From the above image, we can now relate that the CustomerID 1 belongs to a cluster

3(as index starts from 0, hence 2 will be considered as 3), and 2 belongs to cluster 4, and so on.

Step-4: Visualizing the Clusters

The last step is to visualize the clusters. As we have 5 clusters for our model, so we will visualize each cluster one by one.

To visualize the clusters will use scatter plot using mtp.scatter() function of matplotlib.

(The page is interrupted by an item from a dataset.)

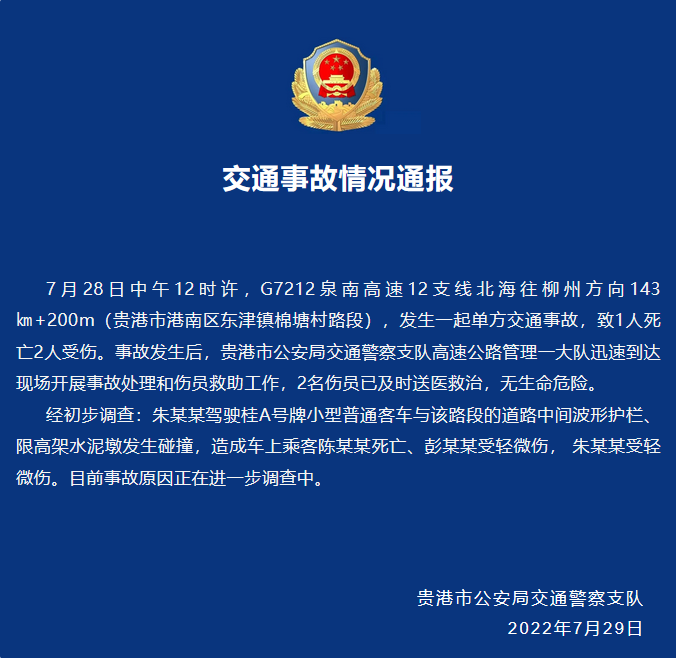 交通事故情况通报

7月28日中午12时许，G7212泉南高速12支线北海往柳州方向143㎞+200m（贵港市港南区东津镇棉塘村路段），发生一起单方交通事故，致1人死亡2人受伤。事故发生后，贵港市公安局交通警察支队高速公路管理一大队迅速到达现场开展事故处理和伤员救助工作，2名伤员已及时送医救治，无生命危险。

经初步调查：朱某某驾驶桂A号牌小型普通客车与该路段的道路中间波形护栏、限高架水泥墩发生碰撞，造成车上乘客陈某某死亡、彭某某受轻微伤， 朱某某受轻微伤。目前事故原因正在进一步调查中。

贵港市公安局交通警察支队
2022年7月29日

  1. #visulaizing the clusters
  2. mtp.scatter(x[y_predict == 0, 0], x[y_predict == 0, 1], s = 100, c = ‘blue’, label = ‘Cluster 1’) #for first cluster
  3. mtp.scatter(x[y_predict == 1, 0], x[y_predict == 1, 1], s = 100, c = ‘green’, label = ‘Cluster 2’) #for second cluster
  4. mtp.scatter(x[y_predict== 2, 0], x[y_predict == 2, 1], s = 100, c = ‘red’, label = ‘Cluster 3’) #for third cluster
  5. mtp.scatter(x[y_predict == 3, 0], x[y_predict == 3, 1], s = 100, c = ‘cyan’, label = ‘Cluster 4’) #for fourth cluster
  6. mtp.scatter(x[y_predict == 4, 0], x[y_predict == 4, 1], s = 100, c = ‘magenta’, label = ‘Cluster 5’) #for fifth cluster
  7. mtp.scatter(kmeans.cluster_centers_[:, 0], kmeans.cluster_centers_[:, 1], s = 300, c = ‘yellow’, label = ‘Centroid’)
  8. mtp.title(‘Clusters of customers’)
  9. mtp.xlabel(‘Annual Income (k$)’)
  10. mtp.ylabel(‘Spending Score (1-100)’)
  11. mtp.legend()

In above lines of code, we have written code for each clusters, ranging from 1 to 5. The first coordinate of the mtp.scatter, i.e., x[y_predict == 0, 0] containing the x value for the showing the matrix of features values, and the y_predict is ranging from 0 to 1.

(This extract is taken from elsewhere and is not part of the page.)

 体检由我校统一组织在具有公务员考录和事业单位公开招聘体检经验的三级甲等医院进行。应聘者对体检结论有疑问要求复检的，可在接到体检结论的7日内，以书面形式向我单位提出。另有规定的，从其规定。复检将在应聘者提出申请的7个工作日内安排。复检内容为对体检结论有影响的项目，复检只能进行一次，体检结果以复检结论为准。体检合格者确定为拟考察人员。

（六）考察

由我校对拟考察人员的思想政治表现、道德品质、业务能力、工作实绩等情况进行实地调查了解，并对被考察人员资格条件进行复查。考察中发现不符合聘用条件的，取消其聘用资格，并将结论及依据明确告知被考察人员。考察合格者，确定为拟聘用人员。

K-Means Clustering Algorithm

The output image is clearly showing the five different clusters with different colors. The clusters are formed between two parameters of the dataset; Annual income of customer and Spending. We can change the colors and labels as per the requirement or choice. We can also observe some points from the above patterns, which are given below:

  • Cluster1 shows the customers with average salary and average spending so we can categorize these customers as
  • Cluster2 shows the customer has a high income but low spending, so we can categorize them as careful .
  • Cluster3 shows the low income and also low spending so they can be categorized as sensible.
  • Cluster4 shows the customers with low income with very high spending so they can be categorized as careless .
  • Cluster5 shows the customers with high income and high spending so they can be categorized as target, and these customers can be the most profitable customers for the mall owner.